Monday, August 25, 2014
Ohop Valley Fish-Out
Day 329: Years ago, meandering Ohop Creek was ditched and straightened by farmers who wanted to drain the natural wetland and turn it into a cow pasture. As it turned out, the soil was too clayey to perk well, and flooded seasonally with the heavy winter rains. In recent years, the Nisqually Land Trust has worked to have the natural meander restored, and today saw the completion of another section. Dozens of volunteers from several different organizations gathered together to help with a "fish-out," i.e., removal of fish, crustaceans, shellfish and amphibians from the blocked-off straight section of the creek and relocation to the new meander. They were captured by seine and hand-net, lifted out by the bucketload, transported to a station where they were categorized, weighed and measured, and then were placed in a holding tank to await the final opening of the last blockades at the top of the new creek channel. Then they would be released into their new habitat where hopefully they will prosper.

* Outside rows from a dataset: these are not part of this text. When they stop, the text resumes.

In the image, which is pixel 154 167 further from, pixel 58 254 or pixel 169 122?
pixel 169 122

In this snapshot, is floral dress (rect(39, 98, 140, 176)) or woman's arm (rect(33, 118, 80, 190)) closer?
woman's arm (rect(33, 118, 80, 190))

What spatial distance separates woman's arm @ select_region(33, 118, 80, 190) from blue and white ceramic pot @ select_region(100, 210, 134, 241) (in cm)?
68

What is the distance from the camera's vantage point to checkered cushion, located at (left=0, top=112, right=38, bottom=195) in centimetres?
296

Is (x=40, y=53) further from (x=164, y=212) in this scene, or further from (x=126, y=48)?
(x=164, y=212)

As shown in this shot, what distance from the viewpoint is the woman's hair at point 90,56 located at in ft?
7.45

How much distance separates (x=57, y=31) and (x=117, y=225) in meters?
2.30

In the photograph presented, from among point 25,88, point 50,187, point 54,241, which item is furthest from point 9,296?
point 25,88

I was a member of a seining crew, and for the most part, our pulls yielded up sculpins of several varieties, Coho salmon fry, dace, cutthroat trout and an abundance of crayfish from tiny to some of the largest I've ever seen. We found a few freshwater mussels in our section, and another section yielded at least a hundred. After one or two passes with the seine, the water became so cloudy that we couldn't tell how deep it was, and anyone who had come hoping not to go in above the tops of their gumboots soon learned that that was an impossible dream. Some wore waders. Others (including me) only donned boots as protection against rocks and submerged branches, and waded out hip-deep in whatever we happened to be wearing. Some passes with the nets turned up nothing; others brought a dozen or more critters to the buckets. The largest fish rescued from our seine was a sculpin approximately six inches in length. Several of the crawdads rivalled it for size.
In all, it was a very relaxed and rewarding day, and I am looking forward to the time when the Land Trust holds a planting here to repair the scarification done by the heavy equipment in the course of creating the new meander. It takes time to put things to rights, and I may not last to see it, but I have confidence that Ohop Valley will once again provide habitat for native species.